Launched in the mid-1970s, Rasna soon became a staple at birthday parties. Three decades later, the soft drink concentrate market is still dominated by Rasna — the ₹600 crore company has a 97% market share (see: Full to the brim). And in the era of multi-litre PET bottles of colas and cartons of juice, Khambatta insists the segment is still growing at over 20% each year. “We are the market and it will take a lot to beat us,” he confidently says. 

But then, the 20% growth is driven by rising rural consumers rather than from its traditional clientele, urban households. Rural market now contribute a third to sales and are growing in excess of 30% while urban sales are growing only by 10-12% per annum. One option to propel growth could be to scale up its presence in smaller towns aggressively, but Khambatta isn’t taking that route. “We will increase our presence in rural areas slowly, however we, don’t want to expand too rapidly because distribution costs can spiral out of control very quickly,” he says. 

Right now, Khambatta is focusing on taking Rasna outside its comfort zone and making a mark in new categories like squashes and energy powder drinks. He’s also planning on positioning Rasna’s offerings in the already overcrowded nutrition and health platform. What does this mean for Brand Rasna and can it succeed in this very challenging space?

Sweet success

Rasna’s success in the 1980s hinged on a simple strategy: transfer the cost of sugar — which accounted for 60% of the cost of flavoured drinks — to consumers. Households could thus decide how sweet they wanted their drink, making the product affordable. Advertising that reiterated the value-for-money (VFM) proposition — 32 glasses from every pack — helped consolidate Rasna’s position. 

It helped that competition was non-existent. Some me-too products — Sunfill, Trinka and Tang (in its first avatar) — tried their luck, but Rasna was too well-entrenched by the mid-1980s. 

The market today is completely different. Income and aspirations are growing and store shelves are creaking under the weight of affordable options. Carbonated drinks, fruit juices and squashes have flooded the market with economical packs and private label alternatives are even cheaper. Rasna now faces intense competition and is in danger of losing relevance. Which is why Khambatta is moving into the larger beverage market. “I just need to be careful to not dilute the equity of the Rasna brand,” he says.

# [Data block]
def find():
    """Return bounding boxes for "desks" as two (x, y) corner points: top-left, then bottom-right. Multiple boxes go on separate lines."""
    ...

# [Directions]
In the Rasna article, rewrite the paragraph beginning "Rasna's success in the 1980s hinged" as a short bulleted list that keeps its main facts.

# [Exercise output]
- Rasna's 1980s success rested on one simple strategy: passing the cost of sugar on to consumers.
- Sugar made up 60% of the cost of flavored drinks.
- Households could choose how sweet to make their drink, which kept the product affordable.
- Ads stressed value for money, with 32 glasses from every pack, and helped strengthen Rasna's position.